::: Textauszug :::

Beides ist bei ihr tief verwurzelt. In Monks Familie wurde dauernd gesungen. Der Urgroßvater war Kantor an einer Moskauer Synagoge, der nach New York ausgewanderte Großvater ausgebildeter Bassbariton, eine Großmutter Konzertpianistin, und weil die kleine Meredith wegen ihres starken Schielens mit motorischen Schwierigkeiten zu kämpfen hatte, schickte sie die Mutter – natürlich auch eine professionelle Sängerin – zur Eurythmie. Als Monk ihr Studium am elitären Sarah Lawrence College aufnahm, wo sich bereits Yoko Ono kurz mit klassischer Musik beschäftigt hatte, war sie im Grunde schon ein Profi. Und danach schien die neue künstlerische Szene, die sich Anfang der 1960er Jahre in New York zu etablieren begann, auf eine wie Monk nur gewartet zu haben.

:::

**Schriftliche Aufgabe 1:** Geben Sie an, in wie vielen Zeilen der Auflistung die Zeichenfolge „this“ vorkommt, wobei Groß- und Kleinschreibung zu beachten ist. Nennen Sie ausschließlich die Zahl.

::: Ausgewählte Datensätze :::

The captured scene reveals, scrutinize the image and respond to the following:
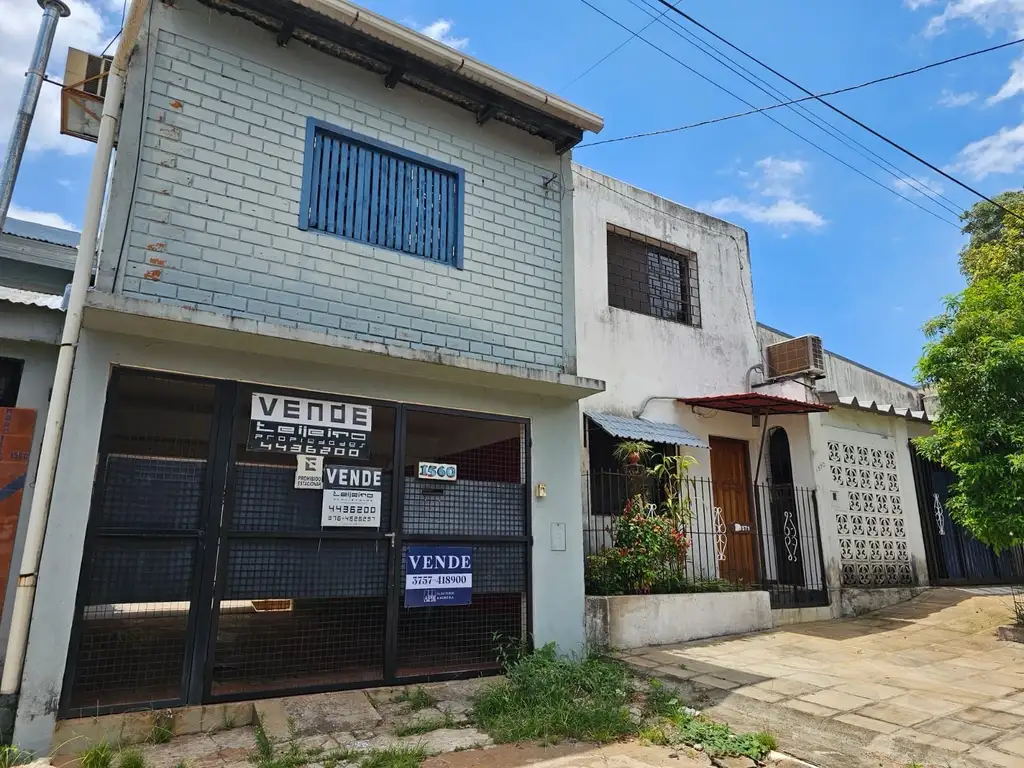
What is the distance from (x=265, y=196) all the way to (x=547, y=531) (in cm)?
393

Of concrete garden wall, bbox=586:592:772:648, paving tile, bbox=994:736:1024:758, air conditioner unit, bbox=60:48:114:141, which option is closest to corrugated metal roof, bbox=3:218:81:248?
air conditioner unit, bbox=60:48:114:141

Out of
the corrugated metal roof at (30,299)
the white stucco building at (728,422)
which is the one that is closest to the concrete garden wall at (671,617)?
the white stucco building at (728,422)

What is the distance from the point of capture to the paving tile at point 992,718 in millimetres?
4613

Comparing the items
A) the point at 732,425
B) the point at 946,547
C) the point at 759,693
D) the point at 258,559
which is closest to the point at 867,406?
the point at 732,425

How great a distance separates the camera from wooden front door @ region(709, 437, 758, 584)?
9.47 m

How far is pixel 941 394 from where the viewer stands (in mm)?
8180

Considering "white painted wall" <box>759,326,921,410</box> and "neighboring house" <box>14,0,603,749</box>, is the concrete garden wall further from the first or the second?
"white painted wall" <box>759,326,921,410</box>

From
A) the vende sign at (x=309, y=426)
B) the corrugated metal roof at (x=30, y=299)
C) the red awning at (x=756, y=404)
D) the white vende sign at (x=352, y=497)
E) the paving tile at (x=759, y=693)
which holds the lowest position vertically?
the paving tile at (x=759, y=693)

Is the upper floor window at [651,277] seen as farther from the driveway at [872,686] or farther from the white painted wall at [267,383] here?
the driveway at [872,686]

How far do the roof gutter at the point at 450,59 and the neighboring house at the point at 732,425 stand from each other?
8.66ft

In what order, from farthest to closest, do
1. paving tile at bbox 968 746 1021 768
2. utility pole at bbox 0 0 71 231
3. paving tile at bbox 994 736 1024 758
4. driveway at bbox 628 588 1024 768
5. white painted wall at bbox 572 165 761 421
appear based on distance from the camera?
white painted wall at bbox 572 165 761 421 → utility pole at bbox 0 0 71 231 → driveway at bbox 628 588 1024 768 → paving tile at bbox 994 736 1024 758 → paving tile at bbox 968 746 1021 768

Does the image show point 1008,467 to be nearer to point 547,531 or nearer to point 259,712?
point 547,531

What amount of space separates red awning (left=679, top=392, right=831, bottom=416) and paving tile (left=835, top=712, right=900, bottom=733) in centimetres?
473

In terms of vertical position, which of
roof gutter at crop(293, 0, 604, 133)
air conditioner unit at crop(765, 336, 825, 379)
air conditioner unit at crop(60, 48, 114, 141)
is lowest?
air conditioner unit at crop(765, 336, 825, 379)
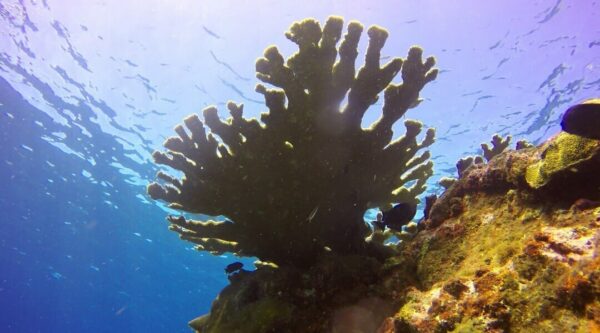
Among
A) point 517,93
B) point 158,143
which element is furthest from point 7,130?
point 517,93

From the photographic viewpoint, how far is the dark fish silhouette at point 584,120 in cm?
225

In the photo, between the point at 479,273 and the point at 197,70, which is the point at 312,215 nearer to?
the point at 479,273

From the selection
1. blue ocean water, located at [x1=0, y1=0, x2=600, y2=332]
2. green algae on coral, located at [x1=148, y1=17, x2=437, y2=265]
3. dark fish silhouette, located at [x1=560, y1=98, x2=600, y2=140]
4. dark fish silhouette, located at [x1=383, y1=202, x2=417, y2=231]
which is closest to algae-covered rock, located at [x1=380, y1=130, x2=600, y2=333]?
dark fish silhouette, located at [x1=560, y1=98, x2=600, y2=140]

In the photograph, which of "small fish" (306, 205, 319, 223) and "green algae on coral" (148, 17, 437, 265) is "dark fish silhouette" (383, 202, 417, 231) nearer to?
"green algae on coral" (148, 17, 437, 265)

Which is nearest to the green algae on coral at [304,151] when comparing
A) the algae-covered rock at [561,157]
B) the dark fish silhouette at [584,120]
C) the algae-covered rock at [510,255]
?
the algae-covered rock at [510,255]

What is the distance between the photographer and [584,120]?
2.27 metres

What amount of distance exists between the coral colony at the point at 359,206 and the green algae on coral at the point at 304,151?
0.04 ft

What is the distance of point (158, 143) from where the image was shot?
59.3 ft

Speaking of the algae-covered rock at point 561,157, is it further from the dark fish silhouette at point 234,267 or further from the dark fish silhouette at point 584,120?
the dark fish silhouette at point 234,267

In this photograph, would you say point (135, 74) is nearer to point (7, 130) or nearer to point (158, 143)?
point (158, 143)

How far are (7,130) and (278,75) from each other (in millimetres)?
23972

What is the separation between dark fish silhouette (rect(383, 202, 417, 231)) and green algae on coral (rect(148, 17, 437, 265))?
Answer: 330 mm

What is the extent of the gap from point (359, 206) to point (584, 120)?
2.26 meters

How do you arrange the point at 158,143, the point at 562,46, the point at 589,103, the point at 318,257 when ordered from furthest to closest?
the point at 158,143 → the point at 562,46 → the point at 318,257 → the point at 589,103
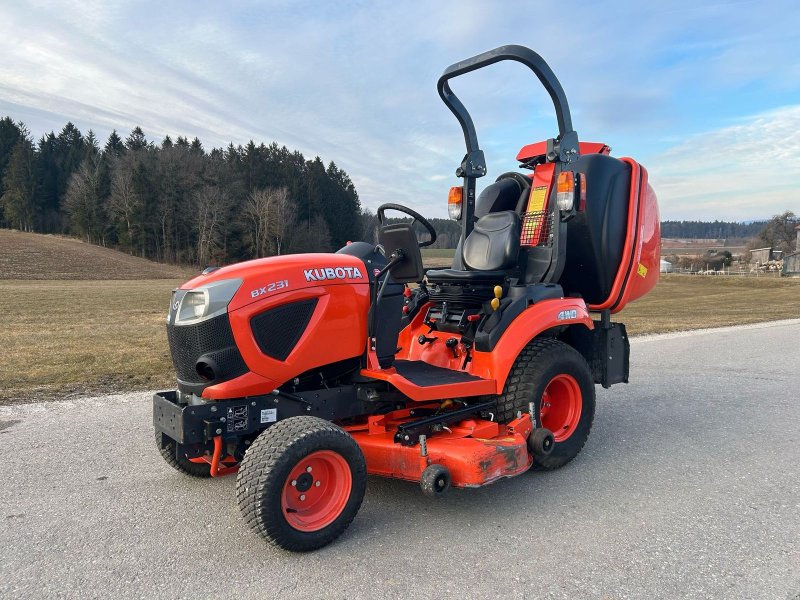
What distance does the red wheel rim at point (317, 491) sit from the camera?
2.98 metres

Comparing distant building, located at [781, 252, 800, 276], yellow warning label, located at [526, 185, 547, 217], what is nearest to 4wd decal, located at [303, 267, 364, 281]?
yellow warning label, located at [526, 185, 547, 217]

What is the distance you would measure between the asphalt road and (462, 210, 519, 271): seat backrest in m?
1.52

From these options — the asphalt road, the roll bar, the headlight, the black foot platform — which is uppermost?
the roll bar

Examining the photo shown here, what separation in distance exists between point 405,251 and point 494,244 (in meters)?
1.19

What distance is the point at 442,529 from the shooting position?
321 cm

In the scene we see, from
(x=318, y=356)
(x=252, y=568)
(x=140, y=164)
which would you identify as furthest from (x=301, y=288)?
(x=140, y=164)

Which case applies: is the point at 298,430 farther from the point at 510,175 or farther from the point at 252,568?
the point at 510,175

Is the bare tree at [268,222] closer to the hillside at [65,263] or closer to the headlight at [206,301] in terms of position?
the hillside at [65,263]

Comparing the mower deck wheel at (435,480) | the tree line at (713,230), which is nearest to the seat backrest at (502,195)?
the mower deck wheel at (435,480)

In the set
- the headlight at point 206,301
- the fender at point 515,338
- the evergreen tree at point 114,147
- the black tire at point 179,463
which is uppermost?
the evergreen tree at point 114,147

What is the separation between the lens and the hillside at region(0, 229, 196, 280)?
36.9 meters

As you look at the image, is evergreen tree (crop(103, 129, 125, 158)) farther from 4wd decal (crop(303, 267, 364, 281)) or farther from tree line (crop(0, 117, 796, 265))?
4wd decal (crop(303, 267, 364, 281))

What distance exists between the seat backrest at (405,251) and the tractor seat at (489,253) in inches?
31.7

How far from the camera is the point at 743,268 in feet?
203
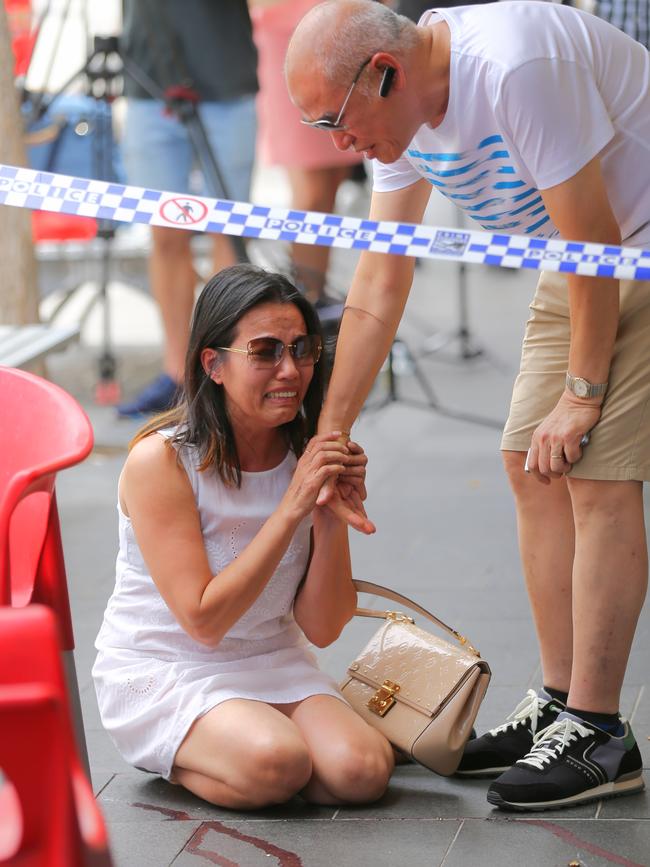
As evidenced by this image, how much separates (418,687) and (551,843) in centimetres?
50

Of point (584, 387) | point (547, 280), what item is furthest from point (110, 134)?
point (584, 387)

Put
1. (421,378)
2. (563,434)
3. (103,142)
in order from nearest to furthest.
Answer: (563,434), (421,378), (103,142)

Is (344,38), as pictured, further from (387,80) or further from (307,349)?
(307,349)

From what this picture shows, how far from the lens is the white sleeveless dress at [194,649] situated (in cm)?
295

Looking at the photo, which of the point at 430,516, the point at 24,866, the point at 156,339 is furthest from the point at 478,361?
the point at 24,866

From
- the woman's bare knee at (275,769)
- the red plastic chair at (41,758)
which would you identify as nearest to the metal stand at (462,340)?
the woman's bare knee at (275,769)

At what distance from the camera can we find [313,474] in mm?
2799

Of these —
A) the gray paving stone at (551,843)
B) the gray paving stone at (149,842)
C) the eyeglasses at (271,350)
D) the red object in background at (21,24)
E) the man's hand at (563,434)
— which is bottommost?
the gray paving stone at (149,842)

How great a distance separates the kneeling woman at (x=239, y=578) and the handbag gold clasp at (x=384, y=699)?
7 cm

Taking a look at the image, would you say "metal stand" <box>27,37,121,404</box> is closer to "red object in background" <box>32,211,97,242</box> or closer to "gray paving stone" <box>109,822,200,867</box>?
"red object in background" <box>32,211,97,242</box>

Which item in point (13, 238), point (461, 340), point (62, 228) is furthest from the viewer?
point (62, 228)

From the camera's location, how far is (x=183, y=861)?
264 centimetres

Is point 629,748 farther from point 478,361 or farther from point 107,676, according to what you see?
point 478,361

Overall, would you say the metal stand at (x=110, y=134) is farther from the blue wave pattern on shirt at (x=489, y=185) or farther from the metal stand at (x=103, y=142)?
the blue wave pattern on shirt at (x=489, y=185)
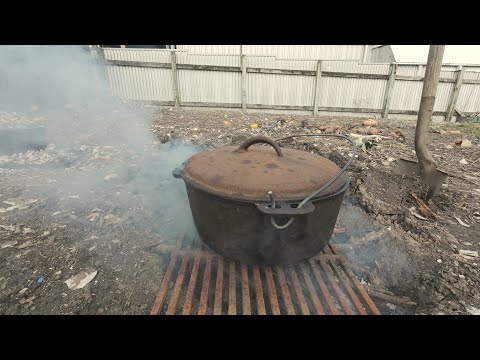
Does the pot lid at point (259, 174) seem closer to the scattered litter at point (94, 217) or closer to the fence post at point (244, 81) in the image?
the scattered litter at point (94, 217)

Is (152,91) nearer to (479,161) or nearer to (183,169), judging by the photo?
(183,169)

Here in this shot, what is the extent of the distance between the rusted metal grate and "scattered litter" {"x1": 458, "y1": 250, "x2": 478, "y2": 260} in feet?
4.73

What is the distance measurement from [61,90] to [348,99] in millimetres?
9448

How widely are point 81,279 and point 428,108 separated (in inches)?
197

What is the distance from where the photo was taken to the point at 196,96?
30.1ft

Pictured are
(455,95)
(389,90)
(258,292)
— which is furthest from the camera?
(455,95)

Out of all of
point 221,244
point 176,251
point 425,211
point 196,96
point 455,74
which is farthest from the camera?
point 455,74

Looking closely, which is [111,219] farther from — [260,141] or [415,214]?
[415,214]

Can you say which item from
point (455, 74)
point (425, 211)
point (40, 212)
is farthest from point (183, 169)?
point (455, 74)

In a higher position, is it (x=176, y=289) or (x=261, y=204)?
(x=261, y=204)

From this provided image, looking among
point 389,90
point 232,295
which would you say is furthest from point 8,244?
point 389,90

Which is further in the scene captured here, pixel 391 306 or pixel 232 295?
pixel 391 306

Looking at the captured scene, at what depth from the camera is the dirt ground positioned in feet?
7.03

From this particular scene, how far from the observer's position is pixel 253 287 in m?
2.23
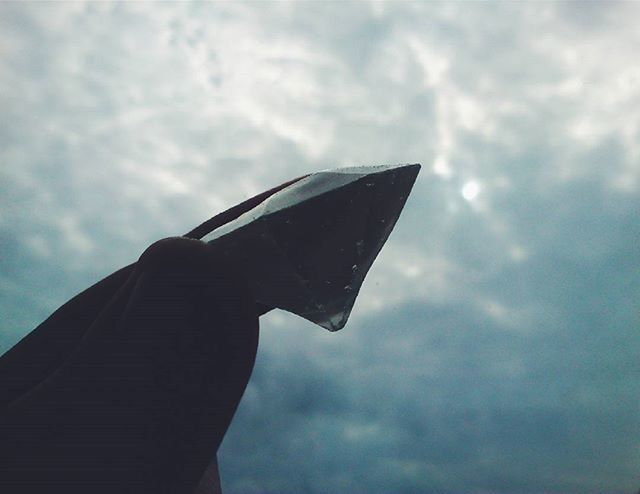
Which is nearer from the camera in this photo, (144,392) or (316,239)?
(144,392)

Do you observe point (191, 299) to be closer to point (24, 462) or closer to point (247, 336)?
point (247, 336)

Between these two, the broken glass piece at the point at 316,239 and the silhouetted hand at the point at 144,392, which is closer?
the silhouetted hand at the point at 144,392

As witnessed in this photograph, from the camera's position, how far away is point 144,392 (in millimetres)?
2850

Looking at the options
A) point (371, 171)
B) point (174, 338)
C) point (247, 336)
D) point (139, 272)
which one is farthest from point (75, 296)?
point (371, 171)

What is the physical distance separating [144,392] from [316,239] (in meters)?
1.42

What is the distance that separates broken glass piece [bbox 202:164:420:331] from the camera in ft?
11.1

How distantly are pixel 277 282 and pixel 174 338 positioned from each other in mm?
853

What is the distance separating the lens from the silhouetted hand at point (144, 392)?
2.80 metres

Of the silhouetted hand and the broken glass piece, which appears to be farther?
the broken glass piece

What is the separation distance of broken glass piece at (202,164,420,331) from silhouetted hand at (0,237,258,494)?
17.4 inches

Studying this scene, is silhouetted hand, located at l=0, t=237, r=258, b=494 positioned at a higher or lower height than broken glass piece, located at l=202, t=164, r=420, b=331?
lower

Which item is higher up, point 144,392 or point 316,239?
point 316,239

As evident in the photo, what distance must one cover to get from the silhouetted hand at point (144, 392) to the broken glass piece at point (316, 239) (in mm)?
442

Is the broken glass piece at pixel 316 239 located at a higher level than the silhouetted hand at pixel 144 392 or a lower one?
higher
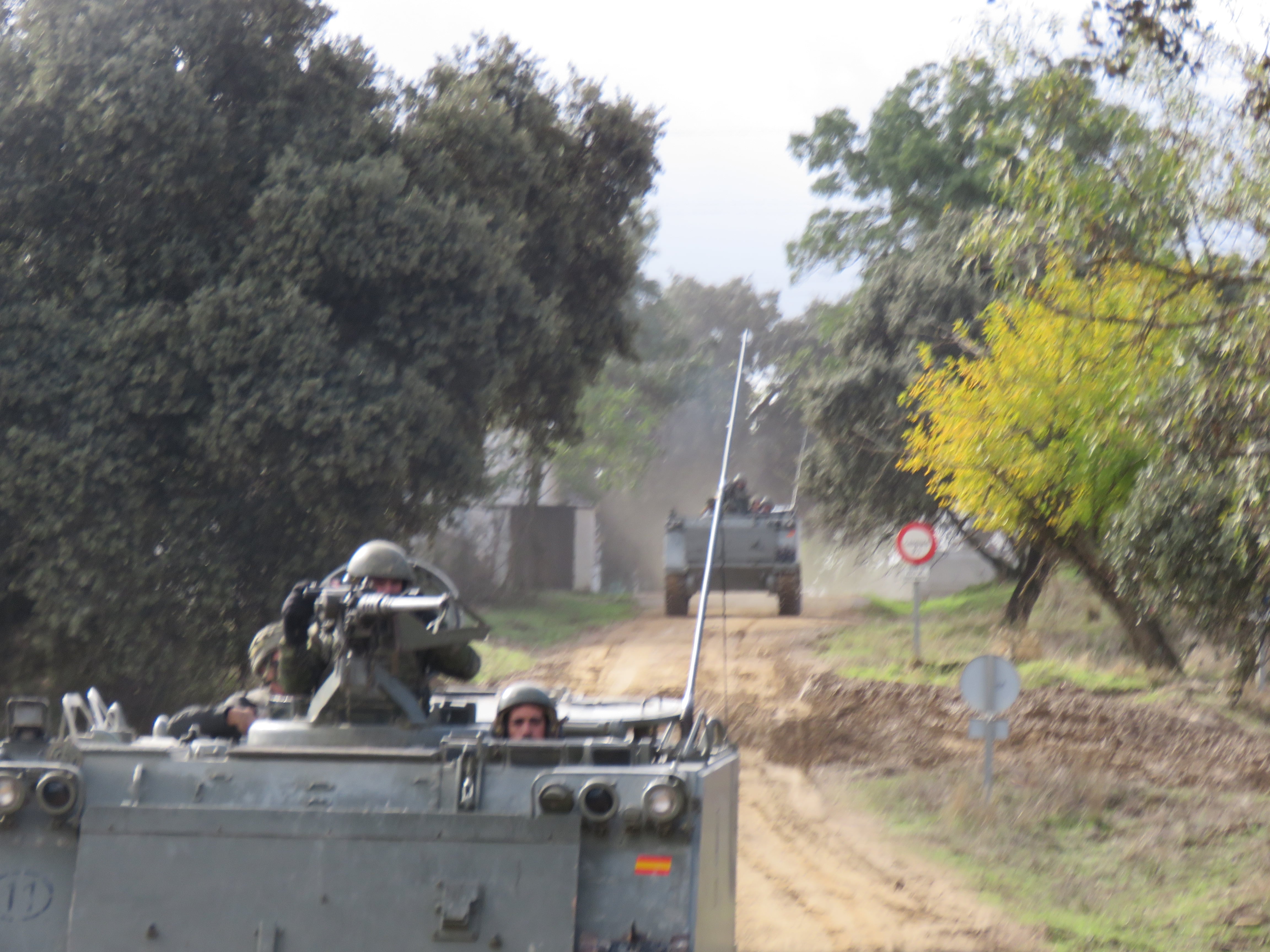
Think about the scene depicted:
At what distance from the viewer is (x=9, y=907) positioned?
16.6 ft

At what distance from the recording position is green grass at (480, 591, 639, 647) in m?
24.5

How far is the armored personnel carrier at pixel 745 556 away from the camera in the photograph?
85.0ft

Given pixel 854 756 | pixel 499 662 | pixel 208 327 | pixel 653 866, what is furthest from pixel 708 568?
pixel 499 662

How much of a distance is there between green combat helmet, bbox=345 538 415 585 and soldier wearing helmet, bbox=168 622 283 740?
0.50m

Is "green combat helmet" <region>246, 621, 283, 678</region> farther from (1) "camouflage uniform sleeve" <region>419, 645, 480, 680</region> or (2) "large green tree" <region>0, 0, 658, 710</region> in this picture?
(2) "large green tree" <region>0, 0, 658, 710</region>

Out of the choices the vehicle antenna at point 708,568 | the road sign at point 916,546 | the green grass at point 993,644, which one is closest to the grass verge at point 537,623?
the green grass at point 993,644

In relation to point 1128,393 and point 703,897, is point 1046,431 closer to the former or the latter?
point 1128,393

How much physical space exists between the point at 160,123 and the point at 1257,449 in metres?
10.3

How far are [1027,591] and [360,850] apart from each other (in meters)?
21.0

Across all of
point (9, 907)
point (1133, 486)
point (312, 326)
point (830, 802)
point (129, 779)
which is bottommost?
point (830, 802)

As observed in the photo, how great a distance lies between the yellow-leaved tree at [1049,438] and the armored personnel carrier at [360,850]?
11.8 meters

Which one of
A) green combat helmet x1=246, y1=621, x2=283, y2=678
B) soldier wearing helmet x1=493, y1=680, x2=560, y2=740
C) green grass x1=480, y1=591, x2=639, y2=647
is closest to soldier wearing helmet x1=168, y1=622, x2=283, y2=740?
green combat helmet x1=246, y1=621, x2=283, y2=678

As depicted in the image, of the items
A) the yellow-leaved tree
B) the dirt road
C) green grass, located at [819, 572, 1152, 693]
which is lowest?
the dirt road

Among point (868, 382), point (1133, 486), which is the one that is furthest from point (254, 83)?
A: point (868, 382)
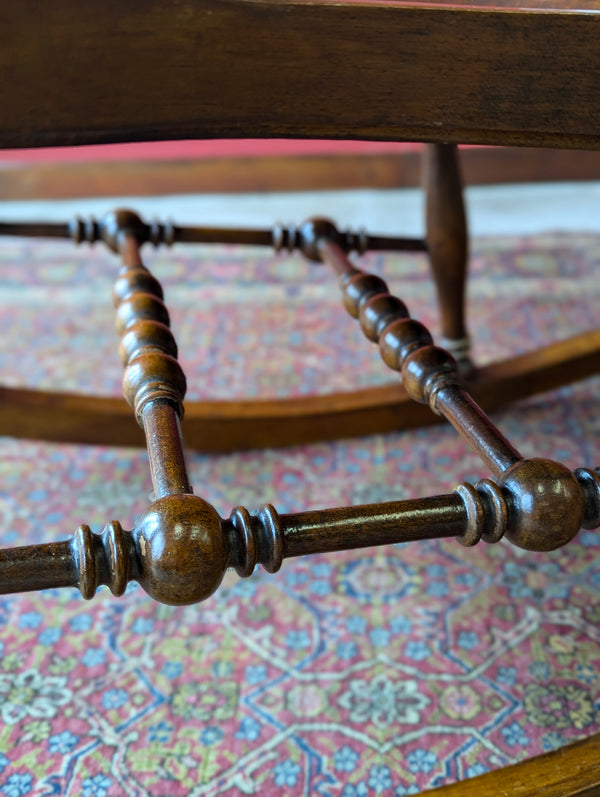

:::

**Schriftliche Aufgabe 2:** An welcher Einrichtung war Monks Urgroßvater laut dem Textauszug als Kantor tätig?

**Ergebnis der Aufgabe 1:** 10

**Ergebnis der Aufgabe 2:** An einer Moskauer Synagoge.